• **INSTRUCTIONS FOR THE TASK**: Print verbatim every line of the listing from the one containing "In the captured photograph, which of" through the end of the listing, including both of those ends.

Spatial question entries

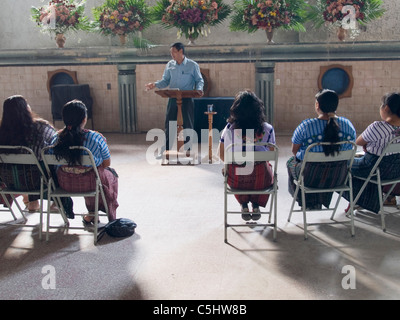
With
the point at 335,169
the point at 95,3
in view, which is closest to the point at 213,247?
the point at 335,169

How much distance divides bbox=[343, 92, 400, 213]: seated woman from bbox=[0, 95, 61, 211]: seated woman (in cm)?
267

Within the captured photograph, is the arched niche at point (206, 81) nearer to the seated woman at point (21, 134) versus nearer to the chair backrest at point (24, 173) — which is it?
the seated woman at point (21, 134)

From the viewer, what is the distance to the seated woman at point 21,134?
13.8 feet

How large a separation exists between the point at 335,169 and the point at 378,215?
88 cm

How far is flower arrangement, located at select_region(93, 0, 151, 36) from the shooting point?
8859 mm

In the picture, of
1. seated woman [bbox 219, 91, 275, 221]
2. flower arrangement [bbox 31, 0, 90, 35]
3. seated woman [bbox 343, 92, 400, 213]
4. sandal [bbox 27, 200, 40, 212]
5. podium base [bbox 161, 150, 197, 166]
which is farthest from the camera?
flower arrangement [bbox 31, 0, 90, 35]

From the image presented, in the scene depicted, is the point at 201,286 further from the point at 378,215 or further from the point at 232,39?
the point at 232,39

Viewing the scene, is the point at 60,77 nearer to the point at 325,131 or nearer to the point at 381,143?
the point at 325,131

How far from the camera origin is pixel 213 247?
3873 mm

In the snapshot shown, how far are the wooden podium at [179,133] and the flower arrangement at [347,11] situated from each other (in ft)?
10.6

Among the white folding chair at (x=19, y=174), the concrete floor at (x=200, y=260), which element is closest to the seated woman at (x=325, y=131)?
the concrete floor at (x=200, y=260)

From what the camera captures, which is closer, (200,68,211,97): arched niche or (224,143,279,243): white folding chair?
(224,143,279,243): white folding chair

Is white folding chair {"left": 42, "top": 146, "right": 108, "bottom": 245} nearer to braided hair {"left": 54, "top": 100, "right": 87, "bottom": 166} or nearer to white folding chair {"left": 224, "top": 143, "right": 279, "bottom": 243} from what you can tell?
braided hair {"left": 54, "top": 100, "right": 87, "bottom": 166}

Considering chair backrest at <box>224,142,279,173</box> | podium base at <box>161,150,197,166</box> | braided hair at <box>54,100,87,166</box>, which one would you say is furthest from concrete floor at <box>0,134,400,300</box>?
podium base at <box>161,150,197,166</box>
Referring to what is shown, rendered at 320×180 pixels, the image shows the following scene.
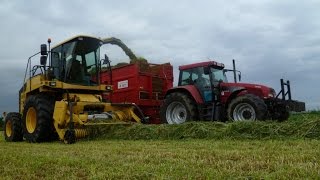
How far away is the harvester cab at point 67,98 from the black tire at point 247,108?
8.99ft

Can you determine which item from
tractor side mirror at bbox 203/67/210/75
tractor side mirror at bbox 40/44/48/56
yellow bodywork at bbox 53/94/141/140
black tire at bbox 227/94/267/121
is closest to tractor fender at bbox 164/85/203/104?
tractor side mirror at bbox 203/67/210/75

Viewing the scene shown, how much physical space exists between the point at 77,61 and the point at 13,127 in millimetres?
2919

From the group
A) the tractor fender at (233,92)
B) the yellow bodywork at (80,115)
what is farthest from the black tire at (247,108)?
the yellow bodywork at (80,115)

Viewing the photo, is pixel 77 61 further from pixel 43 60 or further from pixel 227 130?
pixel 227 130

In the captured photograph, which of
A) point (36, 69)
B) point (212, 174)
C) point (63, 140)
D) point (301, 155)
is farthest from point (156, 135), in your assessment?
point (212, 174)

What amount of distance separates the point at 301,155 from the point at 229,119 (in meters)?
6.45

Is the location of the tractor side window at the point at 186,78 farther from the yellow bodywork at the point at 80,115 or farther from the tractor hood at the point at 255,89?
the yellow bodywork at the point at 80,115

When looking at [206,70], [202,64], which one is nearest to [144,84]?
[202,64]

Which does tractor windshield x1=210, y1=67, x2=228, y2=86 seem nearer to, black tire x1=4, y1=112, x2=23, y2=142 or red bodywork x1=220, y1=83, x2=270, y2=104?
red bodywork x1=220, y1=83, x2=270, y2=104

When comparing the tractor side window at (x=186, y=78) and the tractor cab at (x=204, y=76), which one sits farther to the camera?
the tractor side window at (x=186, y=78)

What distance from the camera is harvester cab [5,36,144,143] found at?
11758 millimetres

• **RESULT OF THE EXERCISE**:
In the captured photograph, which of
A) point (36, 69)
B) point (212, 174)
C) point (63, 140)
D) point (301, 155)
is farthest from point (156, 135), in your assessment?
point (212, 174)

What amount of distance separates the point at 301,155 from the point at 229,119 (in meters)?
6.45

Is the location of the tractor side window at the point at 186,78 farther from the yellow bodywork at the point at 80,115 or farther from the tractor hood at the point at 255,89?
the yellow bodywork at the point at 80,115

When looking at [206,70], [202,64], which one is nearest to [144,84]?
[202,64]

Which does tractor windshield x1=210, y1=67, x2=228, y2=86 seem nearer to, black tire x1=4, y1=112, x2=23, y2=142 or red bodywork x1=220, y1=83, x2=270, y2=104?
red bodywork x1=220, y1=83, x2=270, y2=104

When comparing the tractor side window at (x=186, y=78) and the tractor cab at (x=204, y=76), which one sits farther to the camera?
the tractor side window at (x=186, y=78)

What distance from the camera is harvester cab [5,36,144,143] found at?
11758 millimetres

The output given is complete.